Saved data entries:
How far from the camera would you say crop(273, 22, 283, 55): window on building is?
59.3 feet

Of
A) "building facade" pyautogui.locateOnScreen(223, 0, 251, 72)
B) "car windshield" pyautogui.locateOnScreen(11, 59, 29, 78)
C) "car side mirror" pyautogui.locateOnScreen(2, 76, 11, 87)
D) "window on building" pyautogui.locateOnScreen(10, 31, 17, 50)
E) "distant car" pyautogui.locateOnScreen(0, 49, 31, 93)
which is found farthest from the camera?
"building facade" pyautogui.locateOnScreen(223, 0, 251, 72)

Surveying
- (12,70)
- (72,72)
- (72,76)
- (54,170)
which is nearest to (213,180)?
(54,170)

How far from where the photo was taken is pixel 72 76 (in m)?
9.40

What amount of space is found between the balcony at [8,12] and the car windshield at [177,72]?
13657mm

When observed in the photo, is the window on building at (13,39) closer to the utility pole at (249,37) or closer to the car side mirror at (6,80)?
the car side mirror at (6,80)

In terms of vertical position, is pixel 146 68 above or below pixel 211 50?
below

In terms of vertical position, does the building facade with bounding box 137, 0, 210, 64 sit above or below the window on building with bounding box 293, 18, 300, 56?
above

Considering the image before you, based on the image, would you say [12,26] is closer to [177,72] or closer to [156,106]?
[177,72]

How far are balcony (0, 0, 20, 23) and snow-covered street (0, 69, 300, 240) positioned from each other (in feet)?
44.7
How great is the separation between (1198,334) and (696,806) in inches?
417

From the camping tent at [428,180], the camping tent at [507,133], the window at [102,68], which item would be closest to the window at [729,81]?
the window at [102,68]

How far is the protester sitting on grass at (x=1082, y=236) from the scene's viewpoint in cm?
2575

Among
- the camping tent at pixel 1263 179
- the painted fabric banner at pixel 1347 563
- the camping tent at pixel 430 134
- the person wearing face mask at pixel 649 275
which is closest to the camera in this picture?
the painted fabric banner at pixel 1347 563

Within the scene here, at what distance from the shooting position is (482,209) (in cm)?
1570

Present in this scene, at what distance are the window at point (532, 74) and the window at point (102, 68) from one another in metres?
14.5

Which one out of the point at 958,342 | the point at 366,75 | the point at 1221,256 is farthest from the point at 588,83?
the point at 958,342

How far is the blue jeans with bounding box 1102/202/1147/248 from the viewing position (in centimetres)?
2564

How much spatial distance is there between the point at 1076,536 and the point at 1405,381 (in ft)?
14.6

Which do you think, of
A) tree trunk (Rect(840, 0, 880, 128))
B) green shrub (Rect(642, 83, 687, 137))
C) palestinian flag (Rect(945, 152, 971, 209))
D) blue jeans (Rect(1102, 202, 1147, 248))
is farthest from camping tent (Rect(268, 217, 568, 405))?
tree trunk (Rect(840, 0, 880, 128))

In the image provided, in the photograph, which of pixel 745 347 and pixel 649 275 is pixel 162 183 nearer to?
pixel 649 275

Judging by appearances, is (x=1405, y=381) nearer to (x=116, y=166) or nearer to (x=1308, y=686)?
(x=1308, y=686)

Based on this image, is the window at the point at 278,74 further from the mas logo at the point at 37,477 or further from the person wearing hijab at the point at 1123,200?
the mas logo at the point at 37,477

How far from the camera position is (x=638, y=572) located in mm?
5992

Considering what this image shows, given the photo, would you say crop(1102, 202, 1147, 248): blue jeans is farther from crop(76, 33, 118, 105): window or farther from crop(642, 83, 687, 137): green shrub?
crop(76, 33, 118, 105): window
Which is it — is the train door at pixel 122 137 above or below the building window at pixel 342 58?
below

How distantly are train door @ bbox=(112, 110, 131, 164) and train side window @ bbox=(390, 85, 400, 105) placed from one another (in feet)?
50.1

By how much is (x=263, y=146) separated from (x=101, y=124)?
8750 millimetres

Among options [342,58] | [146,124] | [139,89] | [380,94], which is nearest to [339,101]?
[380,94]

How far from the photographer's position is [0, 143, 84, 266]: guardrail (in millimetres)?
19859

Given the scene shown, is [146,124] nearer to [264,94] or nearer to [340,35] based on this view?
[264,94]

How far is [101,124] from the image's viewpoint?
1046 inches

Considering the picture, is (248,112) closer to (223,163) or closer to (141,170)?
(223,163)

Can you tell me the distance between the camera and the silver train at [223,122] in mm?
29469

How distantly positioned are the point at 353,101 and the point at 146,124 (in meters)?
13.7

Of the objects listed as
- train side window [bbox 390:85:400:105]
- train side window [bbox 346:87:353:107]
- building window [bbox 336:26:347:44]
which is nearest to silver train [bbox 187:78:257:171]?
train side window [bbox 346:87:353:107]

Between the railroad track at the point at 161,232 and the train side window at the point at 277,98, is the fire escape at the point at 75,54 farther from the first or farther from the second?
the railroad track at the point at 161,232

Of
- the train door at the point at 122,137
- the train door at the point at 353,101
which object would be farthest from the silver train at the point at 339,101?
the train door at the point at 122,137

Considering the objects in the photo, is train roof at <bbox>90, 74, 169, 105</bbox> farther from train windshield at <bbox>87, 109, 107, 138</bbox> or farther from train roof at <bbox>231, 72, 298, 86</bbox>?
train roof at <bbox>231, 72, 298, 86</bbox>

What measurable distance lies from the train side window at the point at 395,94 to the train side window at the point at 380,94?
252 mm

Stated problem:
Lay out the material from the line containing "Considering the picture, is" through the last line of the material, both ends included, as a Markdown table. Use the columns Row and Material line, number each line, and leave out blank lines.

Task result:
| Row | Material line |
|---|---|
| 1 | Considering the picture, is (248,112) closer to (223,163) or closer to (141,170)? |
| 2 | (223,163) |
| 3 | Can you tell me the distance between the camera and the silver train at [223,122] in mm? |
| 4 | 29469 |
| 5 | How distantly positioned are the point at 353,101 and the point at 146,124 (in meters)? |
| 6 | 13.7 |
| 7 | Of the objects listed as |
| 8 | - train side window [bbox 390:85:400:105] |
| 9 | - train side window [bbox 346:87:353:107] |
| 10 | - building window [bbox 336:26:347:44] |
| 11 | which is nearest to silver train [bbox 187:78:257:171]? |
| 12 | train side window [bbox 346:87:353:107] |
| 13 | Between the railroad track at the point at 161,232 and the train side window at the point at 277,98, is the fire escape at the point at 75,54 farther from the first or farther from the second? |
| 14 | the railroad track at the point at 161,232 |
| 15 | Of |
| 16 | - the train door at the point at 122,137 |
| 17 | - the train door at the point at 353,101 |
| 18 | which object would be farthest from the silver train at the point at 339,101? |
| 19 | the train door at the point at 122,137 |
| 20 | Considering the objects in the photo, is train roof at <bbox>90, 74, 169, 105</bbox> farther from train windshield at <bbox>87, 109, 107, 138</bbox> or farther from train roof at <bbox>231, 72, 298, 86</bbox>? |
| 21 | train roof at <bbox>231, 72, 298, 86</bbox> |
| 22 | What measurable distance lies from the train side window at the point at 395,94 to the train side window at the point at 380,94? |
| 23 | 252 mm |